It is notable that the food of consumers has been produced by the primary producers, and secondary productivity depicts only the utilization of this food for the production of consumer biomass. Secondary productivity is the productivity of animals and saprobes in the ecosystem.

Environmental Factors Affecting Productivity in the Ecosystem:

  1. Solar radiation and temperature.
  2. Moisture, i.e., leaf water potential, soil moisture, fluctuation of precipitation, and transpiration.
  3. Mineral nutrition, i.e., uptake of minerals from the soil, rhizosphere effects, fire effects, salinity, heavy metals, and nitrogen metabolism.
  4. Biotic activities, i.e., grazing, above-ground herbivores, below ground herbivores, predators and parasites and diseases of primary producers.
  5. Impact of human populations, i.e., populations of different sorts, ionizing radiations, such as atomic explosions, etc.
  6. In aquatic systems, productivity is generally limited by light, which decreases with increasing water depth. In deep oceans, nutrients often become limiting for productivity. Nitrogen is the most important nutrient limiting productivity in marine ecosystems.

The largeness of primary productivity depends on the photosynthetic capacity of producers and the existing environmental conditions, such as solar radiation, temperature, and soil moisture. In tropical conditions, primary productivity may remain continuous throughout the year, provided adequate soil moisture remains available.

While in temperate regions, primary productivity is limited by the cold climate and a short snow-free growing period during the year.

Classification of Natural Ecosystem
  1. Terrestrial
    • Forest
    • Grasslands
    • Deserts
  2. Aquatic
    • Fresh Waters
    • Saline Waters
    • Marine Waters
Goods and Services provided by ecosystems include:
  • Purification of air and water
  • Mitigation of floods and droughts
  • Detoxification and decomposition of wastes
  • Generation and renewal of soil and natural vegetation
  • Pollination of crops and natural vegetation
  • Control of the vast majority of potential agricultural pests
  • Dispersal of seeds and translocation of nutrients
  • Maintenance of biodiversity
  • Protection from the sun’s harmful ultraviolet rays
  • Partial stabilization of climate
  • Moderation of temperature extremes and the force of winds and waves
  • Support of diverse human culture
  • Providing aesthetic beauty and intellectual stimulation that lift the human spirit.

Threats to Ecological Goods and Services-

Because of their importance, it is extremely important to reduce the threat of irreversible damage to our ecological systems caused by:

  • Land-use change and irreversible conversion of landscapes and their ecological functions.
  • Disruption of bio-geochemical cycles i.e. nitrogen, carbon, and phosphorus cycles.
  • Disruption of the water cycle and groundwater recharge.

[Stored items]
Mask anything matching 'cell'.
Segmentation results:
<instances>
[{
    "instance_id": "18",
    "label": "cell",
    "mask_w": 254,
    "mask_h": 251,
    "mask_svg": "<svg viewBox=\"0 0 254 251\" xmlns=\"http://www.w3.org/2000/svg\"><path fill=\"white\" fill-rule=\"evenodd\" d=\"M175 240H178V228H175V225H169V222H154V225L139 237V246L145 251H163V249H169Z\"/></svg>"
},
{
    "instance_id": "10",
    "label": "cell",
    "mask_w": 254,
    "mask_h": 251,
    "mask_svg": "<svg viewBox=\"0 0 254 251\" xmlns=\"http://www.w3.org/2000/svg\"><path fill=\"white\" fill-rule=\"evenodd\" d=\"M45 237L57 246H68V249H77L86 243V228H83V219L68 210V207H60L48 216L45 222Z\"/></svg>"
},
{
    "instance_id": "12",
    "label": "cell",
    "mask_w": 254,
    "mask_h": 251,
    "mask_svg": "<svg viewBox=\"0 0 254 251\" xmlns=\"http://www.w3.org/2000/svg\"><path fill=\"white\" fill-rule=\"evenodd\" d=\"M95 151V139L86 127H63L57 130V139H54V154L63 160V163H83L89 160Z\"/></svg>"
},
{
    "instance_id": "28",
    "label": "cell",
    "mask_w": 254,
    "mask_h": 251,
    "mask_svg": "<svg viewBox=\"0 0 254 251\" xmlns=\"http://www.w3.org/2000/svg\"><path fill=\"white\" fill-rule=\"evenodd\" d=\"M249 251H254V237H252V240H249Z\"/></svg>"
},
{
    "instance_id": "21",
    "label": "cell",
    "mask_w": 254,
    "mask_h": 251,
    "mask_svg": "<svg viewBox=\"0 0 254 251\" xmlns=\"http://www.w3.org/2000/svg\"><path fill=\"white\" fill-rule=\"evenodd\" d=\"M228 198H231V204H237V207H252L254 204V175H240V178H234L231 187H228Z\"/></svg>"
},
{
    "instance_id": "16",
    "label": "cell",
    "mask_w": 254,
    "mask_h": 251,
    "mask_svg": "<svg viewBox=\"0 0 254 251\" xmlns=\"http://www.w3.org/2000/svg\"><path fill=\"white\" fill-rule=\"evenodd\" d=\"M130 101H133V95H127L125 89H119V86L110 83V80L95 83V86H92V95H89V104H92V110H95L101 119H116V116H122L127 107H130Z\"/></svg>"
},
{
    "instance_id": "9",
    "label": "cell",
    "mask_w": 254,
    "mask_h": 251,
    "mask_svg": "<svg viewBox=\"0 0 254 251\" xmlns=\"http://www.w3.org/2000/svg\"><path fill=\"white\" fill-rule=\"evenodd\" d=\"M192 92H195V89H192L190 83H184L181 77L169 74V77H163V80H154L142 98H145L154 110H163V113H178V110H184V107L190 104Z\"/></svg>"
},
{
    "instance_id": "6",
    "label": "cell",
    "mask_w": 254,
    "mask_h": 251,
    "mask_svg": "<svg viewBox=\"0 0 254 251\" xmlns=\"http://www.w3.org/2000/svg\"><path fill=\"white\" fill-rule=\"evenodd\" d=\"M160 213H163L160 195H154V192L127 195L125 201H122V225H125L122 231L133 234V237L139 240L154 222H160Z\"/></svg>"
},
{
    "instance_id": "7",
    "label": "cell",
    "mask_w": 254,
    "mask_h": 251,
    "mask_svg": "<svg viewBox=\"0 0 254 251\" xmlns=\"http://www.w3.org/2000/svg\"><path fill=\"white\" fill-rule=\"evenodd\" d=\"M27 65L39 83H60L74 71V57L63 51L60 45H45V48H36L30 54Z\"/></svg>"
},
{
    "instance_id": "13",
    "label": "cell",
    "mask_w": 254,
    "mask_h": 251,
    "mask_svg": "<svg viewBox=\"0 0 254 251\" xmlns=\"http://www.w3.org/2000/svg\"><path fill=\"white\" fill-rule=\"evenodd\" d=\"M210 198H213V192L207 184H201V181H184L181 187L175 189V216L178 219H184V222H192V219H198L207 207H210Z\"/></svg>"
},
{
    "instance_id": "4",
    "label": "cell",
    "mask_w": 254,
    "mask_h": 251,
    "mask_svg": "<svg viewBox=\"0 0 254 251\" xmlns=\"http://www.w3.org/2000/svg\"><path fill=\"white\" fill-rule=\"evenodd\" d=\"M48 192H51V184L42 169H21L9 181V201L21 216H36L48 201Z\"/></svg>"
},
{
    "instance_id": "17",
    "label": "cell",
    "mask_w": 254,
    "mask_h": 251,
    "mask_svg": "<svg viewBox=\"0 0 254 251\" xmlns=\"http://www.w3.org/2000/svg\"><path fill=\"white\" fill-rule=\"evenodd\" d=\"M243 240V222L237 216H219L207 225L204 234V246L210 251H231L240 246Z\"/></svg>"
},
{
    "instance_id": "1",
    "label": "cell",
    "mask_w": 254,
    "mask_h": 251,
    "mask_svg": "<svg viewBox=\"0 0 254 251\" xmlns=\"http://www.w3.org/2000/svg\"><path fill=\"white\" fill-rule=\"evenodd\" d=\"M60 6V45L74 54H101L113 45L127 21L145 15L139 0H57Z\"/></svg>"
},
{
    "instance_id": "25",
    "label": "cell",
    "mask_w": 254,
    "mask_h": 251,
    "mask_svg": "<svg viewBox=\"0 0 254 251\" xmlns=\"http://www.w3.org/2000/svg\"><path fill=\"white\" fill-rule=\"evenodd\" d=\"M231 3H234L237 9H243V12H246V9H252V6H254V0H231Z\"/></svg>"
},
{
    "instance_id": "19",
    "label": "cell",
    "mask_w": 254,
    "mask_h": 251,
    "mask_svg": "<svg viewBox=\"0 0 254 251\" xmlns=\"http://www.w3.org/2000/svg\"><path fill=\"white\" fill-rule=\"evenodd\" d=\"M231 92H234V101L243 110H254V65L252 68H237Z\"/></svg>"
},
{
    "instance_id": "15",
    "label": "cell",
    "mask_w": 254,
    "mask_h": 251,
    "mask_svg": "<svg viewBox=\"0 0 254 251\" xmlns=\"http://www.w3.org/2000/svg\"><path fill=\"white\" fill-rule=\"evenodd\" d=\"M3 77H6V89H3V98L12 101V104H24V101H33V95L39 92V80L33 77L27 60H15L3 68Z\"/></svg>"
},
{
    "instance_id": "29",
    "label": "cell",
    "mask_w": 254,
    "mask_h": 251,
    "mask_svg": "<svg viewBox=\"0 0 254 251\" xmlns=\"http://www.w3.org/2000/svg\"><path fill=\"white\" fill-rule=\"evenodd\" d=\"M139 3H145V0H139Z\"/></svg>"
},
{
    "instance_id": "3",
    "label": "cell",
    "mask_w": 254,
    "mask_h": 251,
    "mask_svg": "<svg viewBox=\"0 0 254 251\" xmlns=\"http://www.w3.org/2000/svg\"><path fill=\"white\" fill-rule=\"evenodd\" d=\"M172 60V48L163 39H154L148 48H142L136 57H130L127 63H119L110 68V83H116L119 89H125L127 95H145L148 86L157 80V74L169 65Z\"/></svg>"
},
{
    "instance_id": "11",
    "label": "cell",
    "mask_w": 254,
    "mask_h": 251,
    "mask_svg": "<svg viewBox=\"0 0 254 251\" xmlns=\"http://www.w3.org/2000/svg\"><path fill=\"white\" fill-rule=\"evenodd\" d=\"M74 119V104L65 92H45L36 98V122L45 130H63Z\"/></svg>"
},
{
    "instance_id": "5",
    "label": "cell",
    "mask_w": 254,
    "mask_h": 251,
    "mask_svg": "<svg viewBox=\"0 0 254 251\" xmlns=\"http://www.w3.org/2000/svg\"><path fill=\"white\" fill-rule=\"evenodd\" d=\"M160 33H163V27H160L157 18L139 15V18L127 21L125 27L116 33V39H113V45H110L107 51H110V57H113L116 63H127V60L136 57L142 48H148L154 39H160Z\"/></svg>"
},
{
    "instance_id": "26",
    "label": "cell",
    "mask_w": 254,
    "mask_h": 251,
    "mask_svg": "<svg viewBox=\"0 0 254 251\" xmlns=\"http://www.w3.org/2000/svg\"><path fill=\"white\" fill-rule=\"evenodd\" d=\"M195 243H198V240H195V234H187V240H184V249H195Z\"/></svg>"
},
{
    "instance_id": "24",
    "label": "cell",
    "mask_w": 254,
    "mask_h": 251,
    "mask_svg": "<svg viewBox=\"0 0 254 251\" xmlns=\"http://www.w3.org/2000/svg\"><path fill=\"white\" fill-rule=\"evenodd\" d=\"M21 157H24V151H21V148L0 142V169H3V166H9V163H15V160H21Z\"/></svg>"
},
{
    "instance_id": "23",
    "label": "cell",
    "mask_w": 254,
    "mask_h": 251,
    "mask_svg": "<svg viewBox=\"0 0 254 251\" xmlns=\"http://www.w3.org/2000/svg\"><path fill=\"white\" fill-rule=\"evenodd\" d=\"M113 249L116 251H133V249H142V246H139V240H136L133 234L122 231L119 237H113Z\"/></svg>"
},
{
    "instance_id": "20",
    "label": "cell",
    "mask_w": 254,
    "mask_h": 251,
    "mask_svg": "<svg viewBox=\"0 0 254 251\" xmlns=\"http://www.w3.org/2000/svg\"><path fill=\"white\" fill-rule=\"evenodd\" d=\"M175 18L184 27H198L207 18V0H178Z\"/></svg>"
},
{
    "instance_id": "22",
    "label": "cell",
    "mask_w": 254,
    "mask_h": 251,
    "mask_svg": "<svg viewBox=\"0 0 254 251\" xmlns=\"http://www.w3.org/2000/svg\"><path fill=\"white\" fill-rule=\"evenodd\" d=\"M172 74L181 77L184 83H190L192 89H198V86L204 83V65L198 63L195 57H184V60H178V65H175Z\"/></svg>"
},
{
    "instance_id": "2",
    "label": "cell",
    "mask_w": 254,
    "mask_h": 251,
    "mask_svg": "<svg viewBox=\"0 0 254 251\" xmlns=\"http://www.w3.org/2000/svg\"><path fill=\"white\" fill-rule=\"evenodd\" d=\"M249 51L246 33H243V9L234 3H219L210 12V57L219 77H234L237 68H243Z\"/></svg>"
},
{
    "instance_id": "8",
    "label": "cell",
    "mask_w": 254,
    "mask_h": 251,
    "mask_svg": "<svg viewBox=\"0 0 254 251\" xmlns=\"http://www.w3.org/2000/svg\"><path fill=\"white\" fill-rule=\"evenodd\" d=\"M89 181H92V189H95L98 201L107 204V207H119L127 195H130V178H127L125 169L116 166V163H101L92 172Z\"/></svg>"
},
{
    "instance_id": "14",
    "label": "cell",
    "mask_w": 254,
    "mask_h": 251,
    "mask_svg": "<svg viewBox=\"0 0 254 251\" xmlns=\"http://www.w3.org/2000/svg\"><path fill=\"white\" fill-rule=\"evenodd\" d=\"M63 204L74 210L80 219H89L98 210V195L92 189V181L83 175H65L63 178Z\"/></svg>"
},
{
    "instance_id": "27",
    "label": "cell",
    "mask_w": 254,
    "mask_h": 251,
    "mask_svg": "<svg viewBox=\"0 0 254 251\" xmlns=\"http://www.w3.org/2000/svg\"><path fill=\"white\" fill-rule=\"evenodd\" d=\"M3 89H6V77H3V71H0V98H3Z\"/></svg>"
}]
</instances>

- **TASK**
From the passage on ecosystem productivity, extract the portion between "6. In aquatic" and "in marine ecosystems.", inclusive.

- **RESPONSE**
6. In aquatic systems, productivity is generally limited by light, which decreases with increasing water depth. In deep oceans, nutrients often become limiting for productivity. Nitrogen is the most important nutrient limiting productivity in marine ecosystems.